Léa Moukanas a alors 16 ans, elle préside l'association Aïda depuis un peu plus d'un an et voit enfin la concrétisation des efforts des derniers mois. Elle garde un souvenir très précis de cette journée, de cette euphorie qui emporte tout le monde, qui rend heureux des bénévoles et ces jeunes hospitalisés. Elle n'a rien oublié du regard de Justine qui l'a traînée dans sa chambre pour quelques morceaux de piano et qui lui a simplement dit : « Merci. C'était cool. Je me suis sentie jeune à nouveau, et pas malade. »

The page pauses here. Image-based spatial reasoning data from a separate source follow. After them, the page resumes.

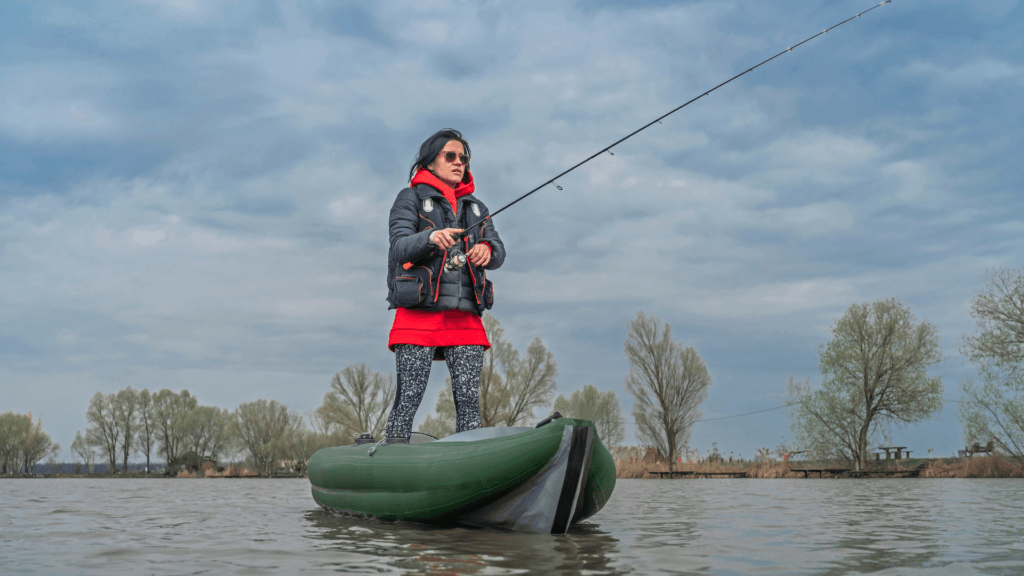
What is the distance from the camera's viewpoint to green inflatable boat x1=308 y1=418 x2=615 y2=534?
3510 mm

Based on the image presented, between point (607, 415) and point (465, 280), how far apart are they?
4953cm

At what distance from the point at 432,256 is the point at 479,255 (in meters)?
0.33

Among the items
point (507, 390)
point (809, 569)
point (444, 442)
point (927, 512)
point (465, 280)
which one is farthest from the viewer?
point (507, 390)

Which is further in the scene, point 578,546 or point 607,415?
point 607,415

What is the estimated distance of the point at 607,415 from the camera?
2068 inches

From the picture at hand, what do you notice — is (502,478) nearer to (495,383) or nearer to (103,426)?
(495,383)

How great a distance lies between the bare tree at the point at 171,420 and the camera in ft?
174

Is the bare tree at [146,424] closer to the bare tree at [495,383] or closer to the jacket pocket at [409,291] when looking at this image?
the bare tree at [495,383]

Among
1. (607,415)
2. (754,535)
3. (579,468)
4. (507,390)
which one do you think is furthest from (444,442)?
(607,415)

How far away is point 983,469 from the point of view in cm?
2186

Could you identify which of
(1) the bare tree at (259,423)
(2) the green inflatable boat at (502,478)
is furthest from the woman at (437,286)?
(1) the bare tree at (259,423)

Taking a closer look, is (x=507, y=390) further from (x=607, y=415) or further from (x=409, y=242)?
(x=409, y=242)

Aujourd'hui, l'association intervient dans 50 hôpitaux de 15 villes de France, compte 20 salariés et forme chaque année 2500 bénévoles. Moyenne d'âge : 17 ans ! Léa en a 22 désormais, a grandi au rythme de « Aïda », a passé des années à construire cette aventure à l'âge « où vous devez vous construire. Résultat, suis en avance sur des sujets. Et en retard sur d'autres » dit-elle dans un immense éclat de rire.

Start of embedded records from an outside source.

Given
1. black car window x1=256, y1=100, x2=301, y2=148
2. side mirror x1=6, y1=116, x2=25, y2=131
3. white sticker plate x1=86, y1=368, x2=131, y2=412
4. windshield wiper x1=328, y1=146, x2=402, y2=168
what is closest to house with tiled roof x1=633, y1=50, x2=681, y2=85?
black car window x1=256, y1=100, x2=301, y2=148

Avec une énergie impressionnante, elle raconte cette histoire sans jamais céder à une quelconque forme de pathos, sans jamais chercher à nous émouvoir, préférant mettre en avant l'action de l'association et les projets qu'il reste à réaliser. Pourtant, en parcourant son livre Je veux être utile. L'engagement n'a pas d'âge (édition Robert Laffont, 2022) où elle revient en détail sur son parcours, difficile de retenir cette satanée larme qui perle au coin de l'œil.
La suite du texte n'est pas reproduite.